14 ☘

4.8K 333 395
                                    

Korkuyordum.

Evet kendime bir söz vermiştim. Onu iyileştirecektim. Ancak korkuyordum işte. Ne kadar aksineymiş gibi davransamda korkuyordum.

Bana ne yapacağını asla bilemezdim. Ve yapacağı her hangi birşeyi de yüksek ihtimalle engelleyemezdim.

Dün gece dediği şeyden sonra hatırlamıştım ondan korktuğumu.

Ne demek istemişti? 'Canını nasıl yakacağımı bilemezsin' derken neyi kastetmişti?

Bilmiyordum. Bildiğim tek şey; her şeyi yapabilirdi.

Dün gece o kelimeleri söyleyip gitmişti ve ben salak gibi geceden beri bir gram uyumadan düşünüyordum.

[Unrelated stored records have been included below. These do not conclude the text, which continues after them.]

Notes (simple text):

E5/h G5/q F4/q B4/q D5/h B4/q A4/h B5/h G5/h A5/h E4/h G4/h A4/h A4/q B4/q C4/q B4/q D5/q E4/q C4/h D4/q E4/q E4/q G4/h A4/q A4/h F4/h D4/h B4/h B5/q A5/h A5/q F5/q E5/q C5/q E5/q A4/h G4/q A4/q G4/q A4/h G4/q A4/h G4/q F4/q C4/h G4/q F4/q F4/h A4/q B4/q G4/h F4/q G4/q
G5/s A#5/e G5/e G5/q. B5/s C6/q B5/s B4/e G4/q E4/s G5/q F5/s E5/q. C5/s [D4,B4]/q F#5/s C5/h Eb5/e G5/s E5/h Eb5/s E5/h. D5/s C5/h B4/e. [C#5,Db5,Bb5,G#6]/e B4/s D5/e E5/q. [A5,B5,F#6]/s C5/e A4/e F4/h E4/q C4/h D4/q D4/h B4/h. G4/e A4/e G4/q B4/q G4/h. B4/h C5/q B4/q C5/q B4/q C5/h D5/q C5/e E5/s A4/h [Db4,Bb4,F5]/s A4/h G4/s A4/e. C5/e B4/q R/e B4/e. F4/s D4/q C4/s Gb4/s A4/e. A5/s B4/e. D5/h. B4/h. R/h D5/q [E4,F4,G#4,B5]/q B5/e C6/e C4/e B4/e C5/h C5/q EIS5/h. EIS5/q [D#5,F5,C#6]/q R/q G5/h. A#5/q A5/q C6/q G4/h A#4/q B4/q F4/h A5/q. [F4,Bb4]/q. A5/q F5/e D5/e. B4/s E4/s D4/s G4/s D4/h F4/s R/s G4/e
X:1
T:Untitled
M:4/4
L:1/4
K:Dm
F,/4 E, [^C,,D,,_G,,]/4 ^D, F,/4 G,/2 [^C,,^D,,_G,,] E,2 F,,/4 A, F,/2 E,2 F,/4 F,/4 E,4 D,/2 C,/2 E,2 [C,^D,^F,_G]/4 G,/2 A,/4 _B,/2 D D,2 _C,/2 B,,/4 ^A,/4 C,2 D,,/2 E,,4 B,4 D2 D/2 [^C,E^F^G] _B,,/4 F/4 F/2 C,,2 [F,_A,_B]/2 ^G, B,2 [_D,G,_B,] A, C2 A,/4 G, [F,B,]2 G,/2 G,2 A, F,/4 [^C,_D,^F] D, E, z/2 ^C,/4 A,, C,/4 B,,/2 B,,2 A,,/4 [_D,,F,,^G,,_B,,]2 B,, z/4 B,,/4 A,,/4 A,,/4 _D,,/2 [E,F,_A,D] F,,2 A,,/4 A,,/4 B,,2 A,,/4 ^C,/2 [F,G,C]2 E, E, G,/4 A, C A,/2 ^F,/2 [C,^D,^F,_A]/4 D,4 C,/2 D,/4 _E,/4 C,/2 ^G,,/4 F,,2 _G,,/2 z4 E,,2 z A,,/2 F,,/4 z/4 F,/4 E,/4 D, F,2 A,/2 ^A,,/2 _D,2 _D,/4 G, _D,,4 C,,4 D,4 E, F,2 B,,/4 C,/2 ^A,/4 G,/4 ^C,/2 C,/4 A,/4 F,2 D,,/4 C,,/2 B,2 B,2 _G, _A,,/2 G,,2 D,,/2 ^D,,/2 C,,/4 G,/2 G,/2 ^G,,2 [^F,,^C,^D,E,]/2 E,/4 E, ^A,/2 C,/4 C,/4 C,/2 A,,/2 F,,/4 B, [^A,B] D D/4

Artık kalkmam gerektiğini düşündüm ve kalktım. Koktuğumu hissediyordum. E tabi kaç gündür aynı kıyafetlerleydim. Banyo yapmak isteyecektim. Bir ihtimal izin verebilirdi.

Kapıyı yavaşça açıp dışarı adımladım. Ben aşağı indikçe mutfaktan nefis kokular gelmeye başlıyordu.

Orda olduğunu düşünerek mutfağa girdim. Kesin kör oldum. Şu an bir mutfak önlüğü takmış yemek yapıyor olan Yoongi olamaz. Belki de olur. Niye bu kadar şaşırdıysam?

Kafamı sağa sola sallayıp düşüncelerimi kafamdan attım ve zaten açık olan kapıya iki kez tıkladım.

Anında bana döndüğünde yüzünde hiç de mutlu veya sevimli bir ifade yoktu. Yine kızgındı.

"Sana odadan çıkabileceğini kim söyledi?"

Bakışlarını tekrar yaptığı pankeke çevirirken konuşmuştu.

"Ben, ben birşey isteyecektim."

Son pankeki de alıp sahte bir gülüş attı. Ardından bana döndü.

"Peki bir şeyler isteyebileceğini sana kim söyledi?"

Tamam haklıydı. Beni o depodan odaya getirdiği için bir şeylere fazla anlam kazandırmış olabilirim. Ama ne yapayım? Saçlarımdaki yağ ile yemek yapılabilir şu an. Benim ne suçum var?

Zaten şu sıralar hep düşünüyorum 'ben ne günah işledim' diye. Sonra kendimi cevaplıyorum 'senin tek günahın salak olmak'.

Hiç bir şey demeyince birşey isteyemeyeceğimi kabullendiğimi anlamış olacak ki üstelemedi.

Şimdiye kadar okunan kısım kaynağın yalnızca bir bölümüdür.